Finirà probabilmente con un’assoluzione la vicenda giudiziaria del giovane che domenica sera a Milano ha investito e ucciso una mamma e i suoi due bambini mentre attraversavano imprudentemente un viale periferico. Infatti, guardando le sentenze che la Cassazione ha emesso negli ultimi anni su casi analoghi, si scopre che il motto secondo cui “il pedone ha sempre ragione” è solo un vecchio ricordo da autoscuola. La giurisprudenza si è evoluta, andando a vedere sia il comportamento del pedone sia il tipo di strada in cui è avvenuto l’incidente. E, quando la strada è conformata in modo da escludere la presenza del pedone, ha attribuito a quest’ultimo una quota di colpa maggiore rispetto a quella del guidatore, che non poteva prevedere di trovarsi davanti una persona a piedi.
Dal punto di vista penale, spesso sono gli stessi pm a chiedere e ottenere il proscioglimento del conducente indagato.
Il principio è stato riconosciuto non solo in tratti con un esplicito divieto di circolazione per i pedoni, ma anche dove ci sono guard-rail a altri ostacoli da scavalcare prima di poter camminare sulla carreggiata.
Al giovane che ha investito la mamma e i bimbi resteranno quindi lo choc e tutti i fastidi legati alla sospensione della patente (che in questi casi scatta praticamente in automatico) e al procedimento giudiziario.
Ma gli aspetti giuridici entrano in gioco solo dopo l’incidente.
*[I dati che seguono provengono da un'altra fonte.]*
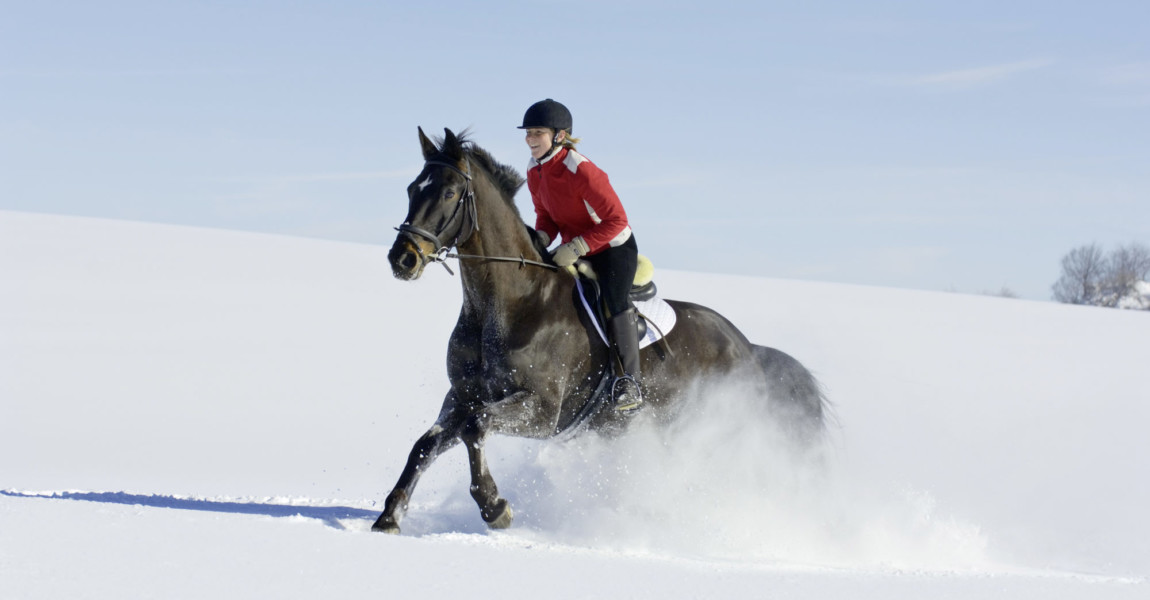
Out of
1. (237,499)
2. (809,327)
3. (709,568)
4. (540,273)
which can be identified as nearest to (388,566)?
(709,568)

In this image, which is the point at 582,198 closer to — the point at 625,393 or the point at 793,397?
the point at 625,393

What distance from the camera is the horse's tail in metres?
8.16

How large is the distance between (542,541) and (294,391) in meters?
9.02

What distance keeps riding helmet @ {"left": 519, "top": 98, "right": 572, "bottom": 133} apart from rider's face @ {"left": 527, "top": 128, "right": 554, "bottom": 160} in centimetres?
4

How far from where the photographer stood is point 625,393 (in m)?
6.73

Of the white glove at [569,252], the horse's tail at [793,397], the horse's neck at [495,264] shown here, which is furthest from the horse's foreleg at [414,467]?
the horse's tail at [793,397]

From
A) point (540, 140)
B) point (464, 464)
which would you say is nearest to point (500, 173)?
point (540, 140)

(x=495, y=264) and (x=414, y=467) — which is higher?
(x=495, y=264)

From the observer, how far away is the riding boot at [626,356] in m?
6.73

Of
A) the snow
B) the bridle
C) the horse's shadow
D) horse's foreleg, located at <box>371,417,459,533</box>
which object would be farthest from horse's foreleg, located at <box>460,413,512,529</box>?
the bridle

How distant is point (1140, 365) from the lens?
2109 centimetres

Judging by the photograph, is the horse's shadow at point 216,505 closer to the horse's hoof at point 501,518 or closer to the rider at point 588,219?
the horse's hoof at point 501,518

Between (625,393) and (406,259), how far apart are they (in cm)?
190

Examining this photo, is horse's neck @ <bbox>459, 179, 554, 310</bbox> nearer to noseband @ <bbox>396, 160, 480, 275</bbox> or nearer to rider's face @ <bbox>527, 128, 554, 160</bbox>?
noseband @ <bbox>396, 160, 480, 275</bbox>
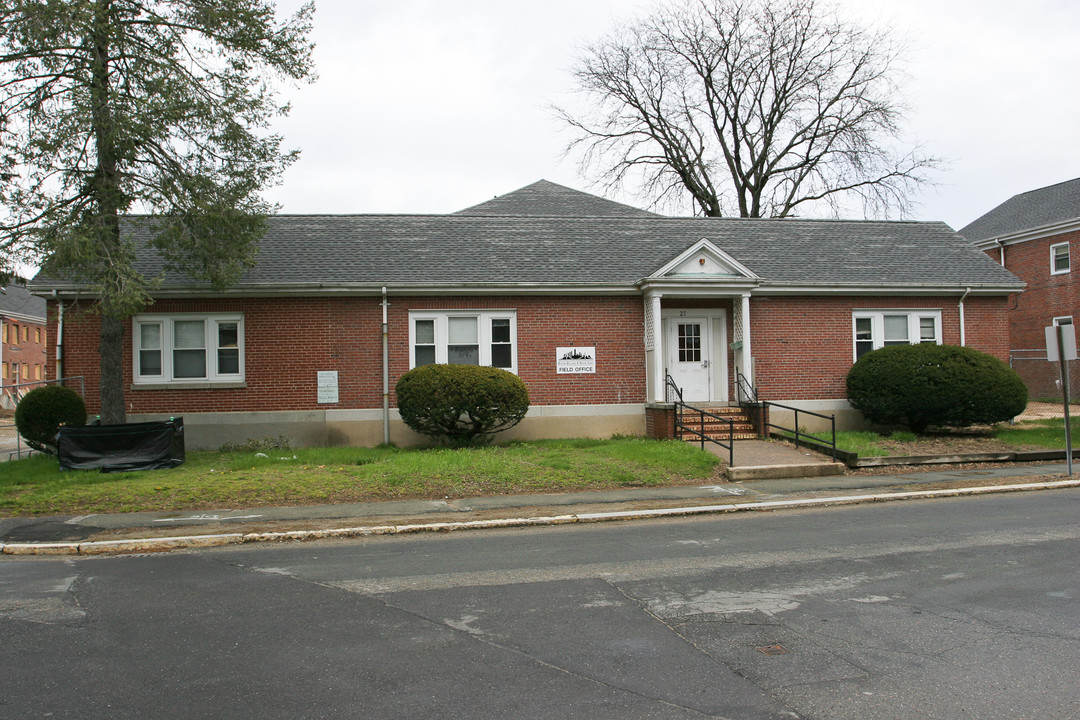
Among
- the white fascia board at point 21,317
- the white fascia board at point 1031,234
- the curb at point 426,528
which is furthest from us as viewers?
the white fascia board at point 21,317

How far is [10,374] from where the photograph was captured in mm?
48844

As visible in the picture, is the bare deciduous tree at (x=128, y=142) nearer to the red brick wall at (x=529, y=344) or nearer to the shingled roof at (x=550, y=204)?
the red brick wall at (x=529, y=344)

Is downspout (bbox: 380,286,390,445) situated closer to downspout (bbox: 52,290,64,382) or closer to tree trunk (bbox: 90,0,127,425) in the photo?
tree trunk (bbox: 90,0,127,425)

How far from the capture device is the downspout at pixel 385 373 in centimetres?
1750

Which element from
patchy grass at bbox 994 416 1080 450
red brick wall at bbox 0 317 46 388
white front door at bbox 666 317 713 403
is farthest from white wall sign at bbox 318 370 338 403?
red brick wall at bbox 0 317 46 388

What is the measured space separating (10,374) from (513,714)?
56014 millimetres

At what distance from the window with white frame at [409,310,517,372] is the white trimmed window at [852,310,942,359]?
8934mm

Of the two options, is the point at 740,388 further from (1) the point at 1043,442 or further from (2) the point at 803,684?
(2) the point at 803,684

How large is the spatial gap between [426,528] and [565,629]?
182 inches

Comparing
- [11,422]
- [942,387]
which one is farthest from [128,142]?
[11,422]

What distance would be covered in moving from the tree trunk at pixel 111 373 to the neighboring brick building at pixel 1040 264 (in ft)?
102

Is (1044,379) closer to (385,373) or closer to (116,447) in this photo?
(385,373)

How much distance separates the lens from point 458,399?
1566 cm

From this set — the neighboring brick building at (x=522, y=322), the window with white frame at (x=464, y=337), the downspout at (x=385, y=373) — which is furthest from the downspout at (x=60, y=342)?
the window with white frame at (x=464, y=337)
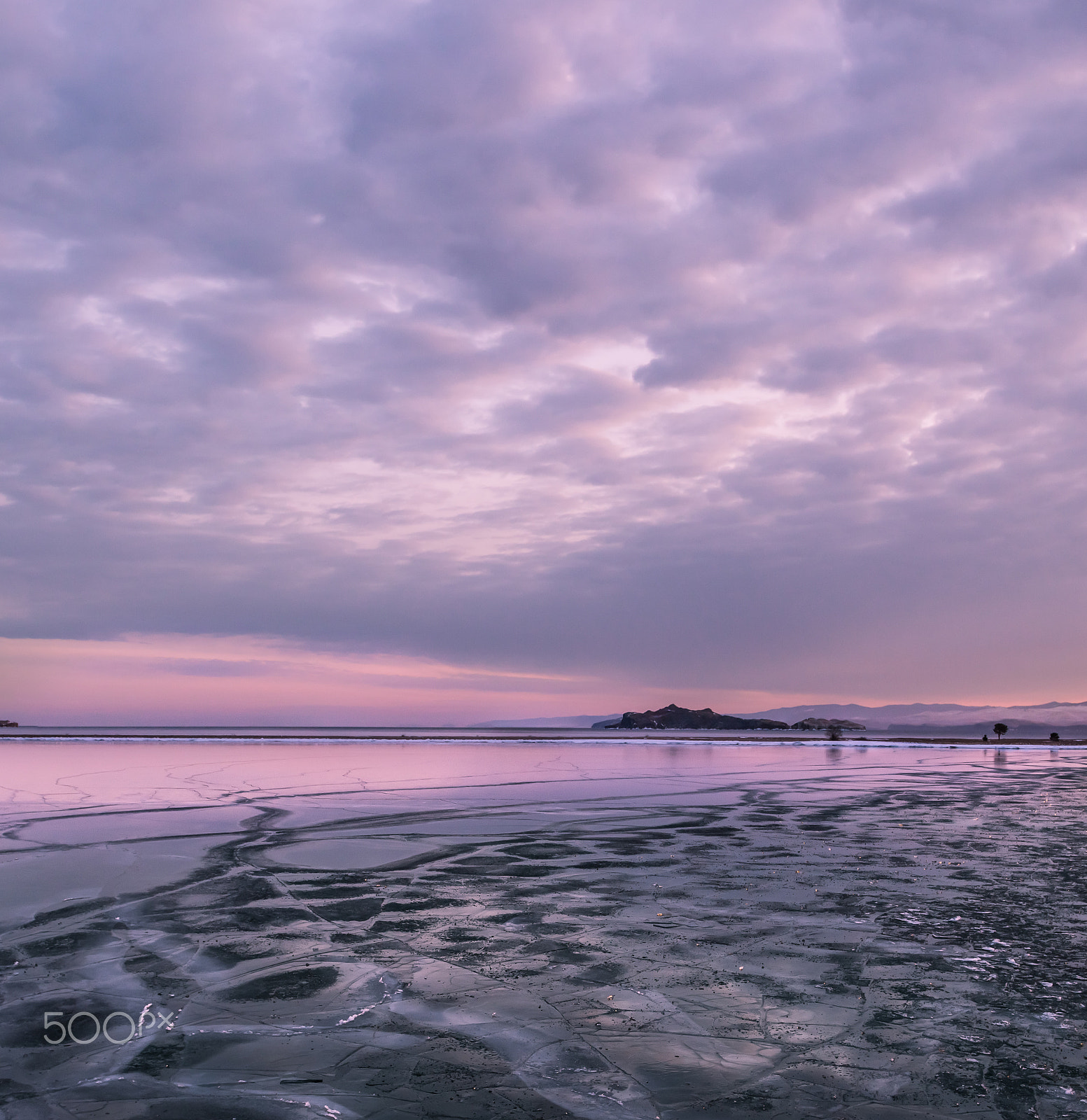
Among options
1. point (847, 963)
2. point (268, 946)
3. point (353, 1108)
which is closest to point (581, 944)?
point (847, 963)

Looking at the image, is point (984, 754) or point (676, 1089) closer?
point (676, 1089)

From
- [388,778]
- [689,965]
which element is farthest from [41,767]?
[689,965]

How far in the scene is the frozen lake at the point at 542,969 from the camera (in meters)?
4.43

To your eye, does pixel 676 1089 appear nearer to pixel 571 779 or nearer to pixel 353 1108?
pixel 353 1108

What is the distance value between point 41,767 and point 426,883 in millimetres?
28528

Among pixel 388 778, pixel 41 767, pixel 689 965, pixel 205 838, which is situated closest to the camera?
pixel 689 965

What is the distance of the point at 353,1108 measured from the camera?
4.20 metres

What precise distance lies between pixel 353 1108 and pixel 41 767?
1313 inches

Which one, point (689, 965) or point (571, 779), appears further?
point (571, 779)

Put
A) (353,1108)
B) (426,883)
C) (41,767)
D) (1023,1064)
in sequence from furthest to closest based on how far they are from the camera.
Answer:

Per evitarlo, è fondamentale che pedoni e guidatori si rendano conto di due cose:
- su molti viali con luci e alberi la visibilità è molto minore di ciò che si pensa;
- in certi contesti anche l’acustica fa brutti scherzi, per cui un pedone può credere che non stia passando nessuno e decidere di attraversare nel momento più sbagliato.
La mamma egiziana investita probabilmente non aveva gli strumenti per sapere tutto questo. Ha pagato con la sua vita e con quella dei suoi figli.